### CONSIGNE 1
Dans le passage sur la nature humaine, quelle notion préfère-t-on à celle de nature humaine quand celle-ci se trouve vidée de contenu par l'affirmation de la raison ?
### CONSIGNE 2
Reproduisez mot pour mot le passage sur la nature humaine entre « Nature humaine 7 » et « raison qui l’interroge. », ces deux extraits compris.

### PASSAGE CHOISI
---------------

Nature humaine 7 (conclusion provisoire)

Conclusion provisoire

Qu’est-ce que l’homme ? La question fondamentale de la philosophie, des sciences humaines et de l’anthropologie ne cesse de se poser de manière nouvelle. La conscience aiguë de notre liberté nous fait soupçonner que l’homme échappera toujours à toute objectivation qui le réduirait à un concept universel, à une structure ou aux conditionnements qui peuvent l’affecter : l’homme passe l’homme. L’histoire de la pensée est celle des variations autour d’un mystère humain qui exerce sa séduction sans jamais épuiser les attentes de la raison qui l’interroge.

La première attitude devant la question du « qu’est-ce que l’homme ? » est cependant celle qui cherche à lui donner une réponse. Mais l’homme qui pense son humanité, découvrant sa qualité d’être libre et raisonnable au terme d’un examen qui le distingue des autres êtres inanimés ou vivants, se trouve tenté de forcer son investigation dans ces deux directions de la liberté et de la raison.

Insister sur la liberté de l’homme, sur son irréductibilité à toute conceptualisation conduit à un changement de perspective mettant en cause la possibilité même de poser la question « qu’est-ce que l’homme ? » Si aucune caractérisation universelle, d’ordre biologique, psychologique ou sociale ne convient à définir l’être humain dans chaque homme, peut on encore parler d’humanité ou de nature humaine ? Même une perspective téléologique qui, par respect pour l’auto-transcendance de l’homme, invoquerait une finalité, une vocation pour l’homme, se trouve être niée, comme aliénant l’homme à un destin inscrit ou non en lui. Les philosophies existentialistes poussent ce primat de la liberté jusqu’à un humanisme intégral et paradoxal à la fois car refusant toute nature humaine – essence.

Au contraire, l’affirmation de la raison, éventuellement conçue comme auto-subsistante, conduit à chercher les lois universelles de la nature humaine, d’abord dans une perspective éthique, puis scientifique, et enfin par les voies des « sciences humaines » qui traquent les illusions du Moi, du sujet, et identifient ce qu’il y a de conditionné dans nos comportements, libres en apparence seulement. A nouveau, la notion de nature humaine se trouve comme vidée de contenu et on lui préférera celle de condition humaine. La psychanalyse, les sciences de l’éducation, la sociologie vont dans ce sens. L’anthropologie structurale l’accentue encore.

---------------

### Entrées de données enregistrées

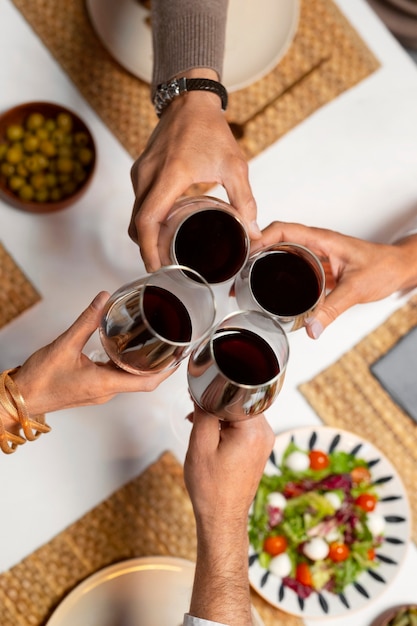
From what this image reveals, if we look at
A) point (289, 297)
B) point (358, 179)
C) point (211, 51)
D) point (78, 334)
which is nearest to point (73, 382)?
point (78, 334)

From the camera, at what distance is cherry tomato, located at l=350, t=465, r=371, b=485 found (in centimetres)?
117

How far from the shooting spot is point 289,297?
2.83 ft

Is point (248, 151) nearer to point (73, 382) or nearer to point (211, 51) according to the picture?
point (211, 51)

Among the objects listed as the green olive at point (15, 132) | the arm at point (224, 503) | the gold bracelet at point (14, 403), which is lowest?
the arm at point (224, 503)

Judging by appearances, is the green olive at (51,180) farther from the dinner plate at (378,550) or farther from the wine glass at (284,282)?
the dinner plate at (378,550)

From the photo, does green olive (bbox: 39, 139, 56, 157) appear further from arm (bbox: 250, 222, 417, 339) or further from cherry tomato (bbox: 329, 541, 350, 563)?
cherry tomato (bbox: 329, 541, 350, 563)

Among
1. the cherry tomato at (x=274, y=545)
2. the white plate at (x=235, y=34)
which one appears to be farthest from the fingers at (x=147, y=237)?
the cherry tomato at (x=274, y=545)

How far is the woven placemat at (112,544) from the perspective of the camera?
3.47ft

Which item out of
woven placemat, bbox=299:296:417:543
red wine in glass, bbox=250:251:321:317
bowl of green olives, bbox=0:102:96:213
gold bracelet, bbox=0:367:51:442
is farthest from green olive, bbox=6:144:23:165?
woven placemat, bbox=299:296:417:543

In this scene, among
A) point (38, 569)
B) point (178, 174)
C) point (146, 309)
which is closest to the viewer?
point (146, 309)

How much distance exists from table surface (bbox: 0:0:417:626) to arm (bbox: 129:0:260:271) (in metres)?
0.21

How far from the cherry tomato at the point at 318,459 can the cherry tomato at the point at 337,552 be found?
128 mm

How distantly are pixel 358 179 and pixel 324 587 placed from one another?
700mm

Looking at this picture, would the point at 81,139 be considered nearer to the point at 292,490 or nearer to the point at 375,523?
the point at 292,490
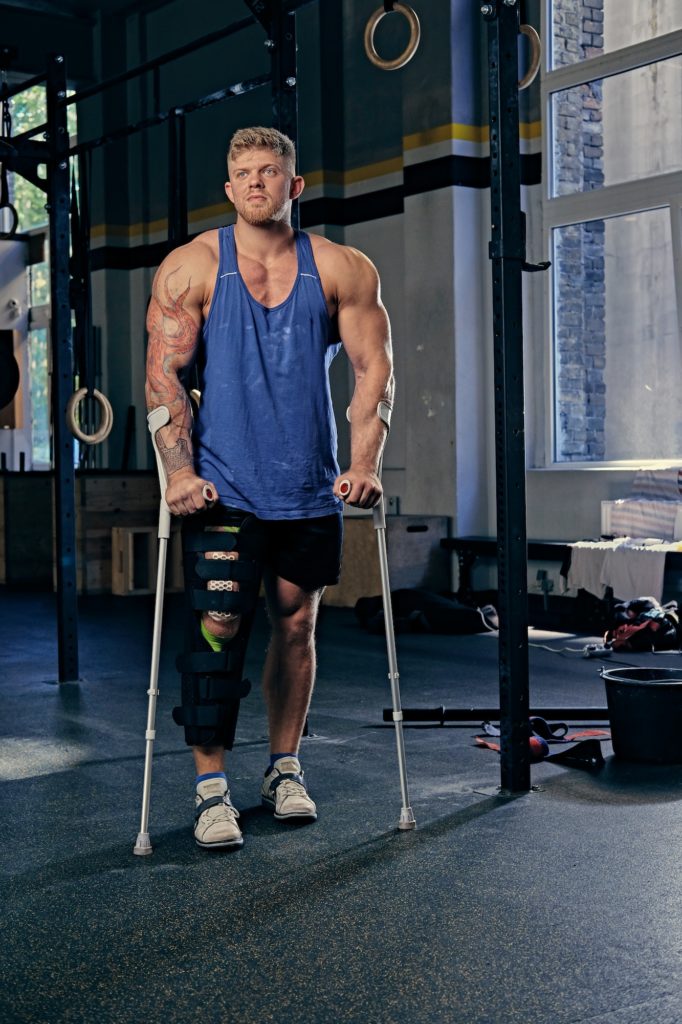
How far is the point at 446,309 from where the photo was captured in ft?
27.2

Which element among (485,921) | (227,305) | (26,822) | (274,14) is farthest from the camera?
(274,14)

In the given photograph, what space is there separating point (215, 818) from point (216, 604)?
19.6 inches

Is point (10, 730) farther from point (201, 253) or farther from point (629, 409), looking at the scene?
point (629, 409)

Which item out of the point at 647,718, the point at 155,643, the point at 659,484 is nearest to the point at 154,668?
the point at 155,643

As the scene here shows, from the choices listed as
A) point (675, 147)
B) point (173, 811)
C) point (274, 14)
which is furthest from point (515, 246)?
point (675, 147)

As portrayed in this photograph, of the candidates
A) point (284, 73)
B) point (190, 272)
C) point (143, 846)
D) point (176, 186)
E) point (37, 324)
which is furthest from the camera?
point (37, 324)

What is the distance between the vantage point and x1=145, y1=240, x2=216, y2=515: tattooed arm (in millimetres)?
2961

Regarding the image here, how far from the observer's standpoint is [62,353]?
5.25 meters

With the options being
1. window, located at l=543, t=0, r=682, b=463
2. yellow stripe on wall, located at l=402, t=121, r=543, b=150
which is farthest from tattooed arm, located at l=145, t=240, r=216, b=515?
yellow stripe on wall, located at l=402, t=121, r=543, b=150

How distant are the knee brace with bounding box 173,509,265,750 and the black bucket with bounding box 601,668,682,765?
1.29 meters

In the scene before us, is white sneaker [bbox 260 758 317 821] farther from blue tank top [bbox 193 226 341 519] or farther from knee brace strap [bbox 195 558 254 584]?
blue tank top [bbox 193 226 341 519]

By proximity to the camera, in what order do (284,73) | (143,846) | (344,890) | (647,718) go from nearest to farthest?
(344,890) < (143,846) < (647,718) < (284,73)

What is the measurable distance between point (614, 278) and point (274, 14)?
4.11m

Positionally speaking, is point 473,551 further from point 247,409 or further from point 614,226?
point 247,409
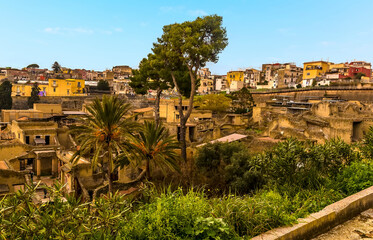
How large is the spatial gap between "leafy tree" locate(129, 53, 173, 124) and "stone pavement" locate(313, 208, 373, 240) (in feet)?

---------------

### RÉPONSE 1
La notion de condition humaine.

### RÉPONSE 2
Nature humaine 7 (conclusion provisoire)

Conclusion provisoire

Qu’est-ce que l’homme ? La question fondamentale de la philosophie, des sciences humaines et de l’anthropologie ne cesse de se poser de manière nouvelle. La conscience aiguë de notre liberté nous fait soupçonner que l’homme échappera toujours à toute objectivation qui le réduirait à un concept universel, à une structure ou aux conditionnements qui peuvent l’affecter : l’homme passe l’homme. L’histoire de la pensée est celle des variations autour d’un mystère humain qui exerce sa séduction sans jamais épuiser les attentes de la raison qui l’interroge.